# [作業指示]
1. インテック訪問記の「今回は、おととしに創業50周年を迎えた、 株式会社インテックを訪問しました。」から「資本金: 208億3,000万円(2015年4月1日現在)」までを、「コンピュータ」を「計算機」に差し替えて書き出すこと。
2. インテック訪問記について次の問いに答えること。
(a) 株式会社インテックの設立年月日はいつか。
(b) 同社はどのような企業になることをビジョンに掲げているか。
(c) 2015年4月1日現在の従業員数は何名か。
3. インテック訪問記の内容を二文で要約すること。

今回は、おととしに創業50周年を迎えた、 株式会社インテックを訪問しました。

創業以来めざしてきたのは、 「いつでも、どこでも、誰もが」自由にコンピュータの恩恵を受けられる……そんな「コンピュータ・ユーティリティ社会」の実現です。 その心意気は、 当社における数々の先進的な取り組みに見て取ることができます。

そして、その高い志と、 50年以上の長い歴史に裏打ちされた技術力や高い運用能力により、 上流から下流までの一貫したシステム・インテグレーションを展開し、 定評を得ています。 ICTが広く社会に浸透し、 私たちの生活に欠かすことができなくなった現在においては、 情報技術を誰もが安全・便利・心地よく使える社会が実現するように、 同社は新しい価値を創造する「社会システム企業」となることをビジョンに掲げ、 さらに幅広いサービスの提供や研究開発に取り組んでいます。

株式会社インテック
住所: 〒930-8577 富山県富山市牛島新町5-5
設立: 1964年1月11日
資本金: 208億3,000万円(2015年4月1日現在)
代表取締役社長: 代表取締役社長 日下 茂樹
URL: http://www.intec.co.jp/
事業内容: 1. ソフトウェア開発
2. システム・インテグレーション
3. アウトソーシング/データセンター
4. ネットワーク・クラウドサービス
5. その他、IT関連ソリューションサービス
従業員数: 3,666名(2015年4月1日現在)

# [演習データ]
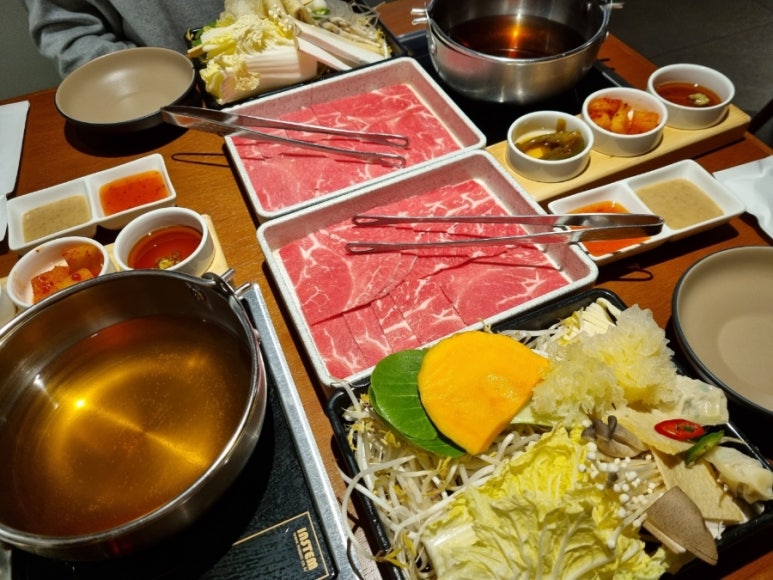 와글와글도넛 이미지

# [各設問の解答]
1.
今回は、おととしに創業50周年を迎えた、 株式会社インテックを訪問しました。

創業以来めざしてきたのは、 「いつでも、どこでも、誰もが」自由に計算機の恩恵を受けられる……そんな「計算機・ユーティリティ社会」の実現です。 その心意気は、 当社における数々の先進的な取り組みに見て取ることができます。

そして、その高い志と、 50年以上の長い歴史に裏打ちされた技術力や高い運用能力により、 上流から下流までの一貫したシステム・インテグレーションを展開し、 定評を得ています。 ICTが広く社会に浸透し、 私たちの生活に欠かすことができなくなった現在においては、 情報技術を誰もが安全・便利・心地よく使える社会が実現するように、 同社は新しい価値を創造する「社会システム企業」となることをビジョンに掲げ、 さらに幅広いサービスの提供や研究開発に取り組んでいます。

株式会社インテック
住所: 〒930-8577 富山県富山市牛島新町5-5
設立: 1964年1月11日
資本金: 208億3,000万円(2015年4月1日現在)

2.
(a) 1964年1月11日
(b) 新しい価値を創造する「社会システム企業」
(c) 3,666名

3. 株式会社インテックは創業以来、誰もが自由にコンピュータの恩恵を受けられる「コンピュータ・ユーティリティ社会」の実現をめざしてきた。50年以上の歴史に裏打ちされた技術力や運用能力で一貫したシステム・インテグレーションを展開して定評を得ており、現在は「社会システム企業」となることをビジョンに掲げ、さらに幅広いサービスの提供や研究開発に取り組んでいる。